PROBLEM STATEMENT. Continue the passage below about the Illinois Supreme Court's ruling on personal jurisdiction over Lexington, picking up after its final sentence.

TEXT SECTION.
Based on this evidence, the Illinois Supreme Court held that Lexington was not amenable to the jurisdiction of the court under either the Illinois long-arm statute or the doctrine of submitting to jurisdiction by virtue of "doing business" in Illinois. With regard to the "doing business" doctrine, the court stated:

The "doing business" approach, however, developed and was accepted as a means to obtain personal jurisdiction over foreign corporations. This court held that a foreign corporation doing business in Illinois was constructively present in this State and its assent to service upon an agent in Illinois could be implied under those circumstances. The corporation, therefore, could be served personally in Illinois in the same manner as a domestic corporation could be. If the foreign corporation was not doing business in Illinois, even personal service upon an officer of the company who was physically present in this State as a visitor, for example, did not confer jurisdiction over the nonresident .... The doing-business standard, of course, continues to be used in determining questions of jurisdiction over foreign corporations not licensed in Illinois....

Cook, 87 Ill. 2d at 199-200, 57 Ill.Dec. 730, 429 N.E.2d 847 (citations omitted and emphasis added). The court then proceeded to examine Lexington's activities according to the "doing business" test, as applied by Illinois courts.

DATASET ENTRIES.
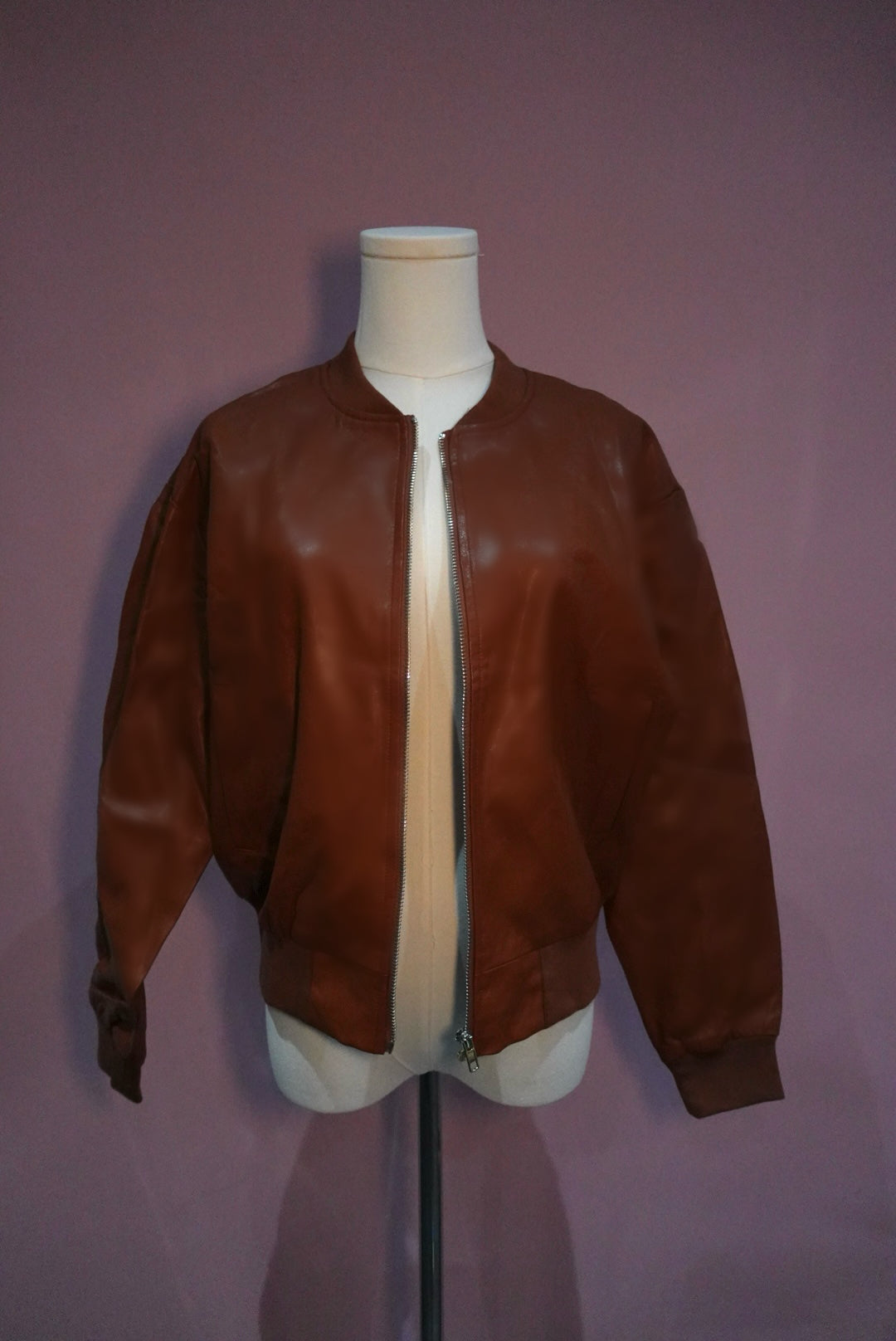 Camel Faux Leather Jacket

* * *

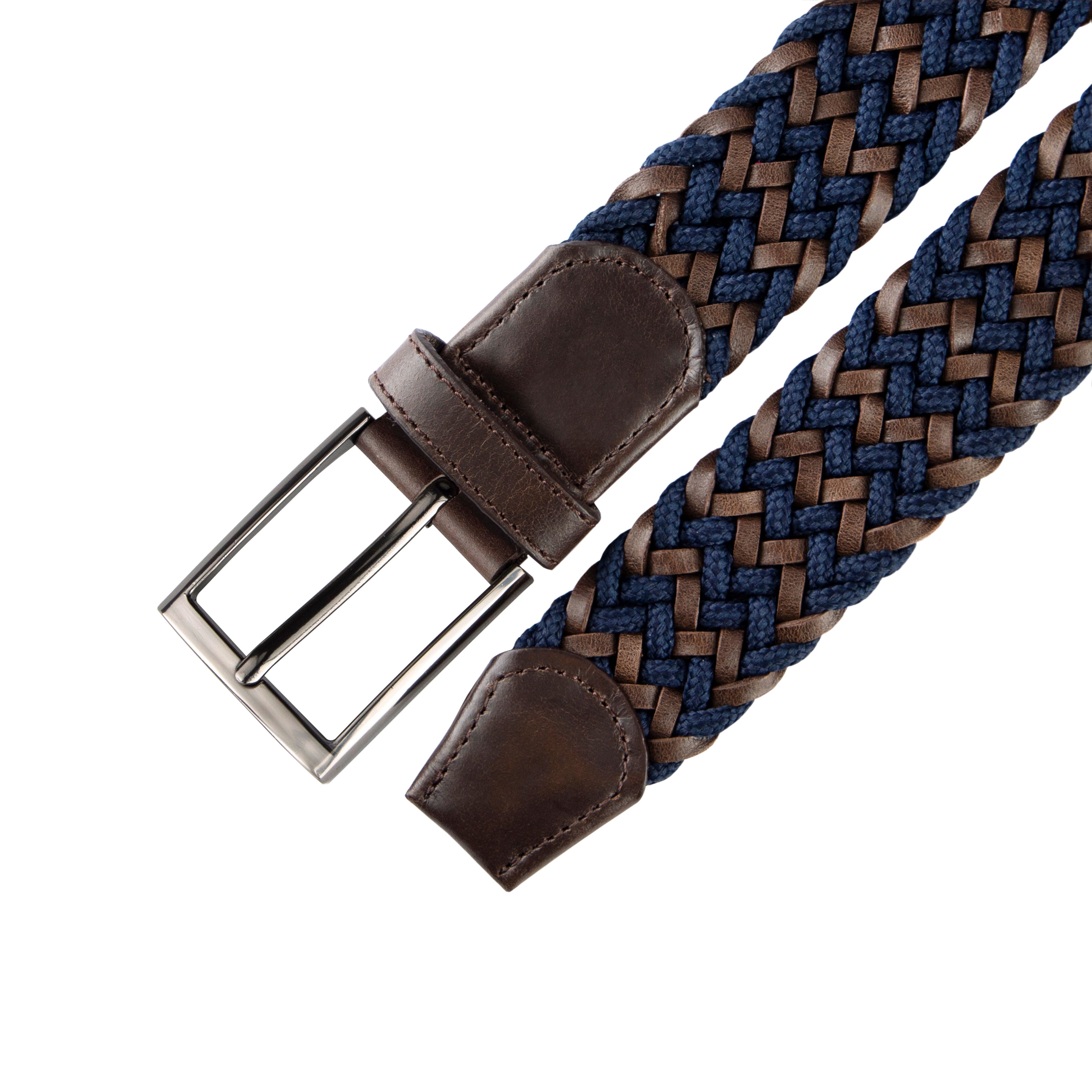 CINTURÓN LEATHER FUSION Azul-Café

WRITTEN RESPONSE.
The Illinois Supreme Court conceded the lack of an all-inclusive test for "doing business" in Illinois. However, the Court found that, in general, "doing business" means "conducting business in Illinois `of such a character and extent as to warrant the inference that the corporation has subjected itself to the jurisdiction and laws of the district in which it is served and in which it is bound to appear when a proper agent has been served with process.'" Id. at 201, 57 Ill.Dec. 730, 429 N.E.2d 847 (quoting Pembleton v. Illinois Commercial Men's Association, 289 Ill. 99, 104, 124 N.E.2d 355 (1919), appeal dismissed, 253 U.S. 499, 40 S. Ct. 483, 64 L. Ed. 1032 (1919)). The court concluded that "doing business" requires "activities greater than solicitation" and "a regularity of activities in Illinois that is absent in the case of Lexington." Id. at 201, 202, 57 Ill.Dec. 730, 429 N.E.2d 847.

If Lexington's contacts were insufficient to amount to "doing business," Typecraft's contacts most certainly do not amount to "doing business" under Illinois law. Lexington solicited orders at three different trade exhibitions in Chicago and sold merchandise in Illinois through an independent manufacturer's representative. By contrast, Typecraft was served the first day that it ever appeared in Illinois for any purpose. Typecraft was served while attending the first day of a trade exhibition at which it merely contacted companies to explore possible distribution arrangements, scheduled a London appointment with one potential distributor, and negotiated with manufacturers of phototypesetting systems for possible incorporation of Typecraft products. Typecraft received no orders for its products. At the very most, Typecraft's conduct at the "Type-X 1984" Exhibition only amounts to "mere solicitation." Aside from the "Type-X 1984" Exhibition, Typecraft apparently has no contacts with Illinois. Pitman does not allege that Typecraft distributes its products in Illinois through an employee or an independent manufacturer's representative. Also, Pitman does not allege that Typecraft has an office, an employee, or a telephone listing in Illinois, or any other contacts with that state.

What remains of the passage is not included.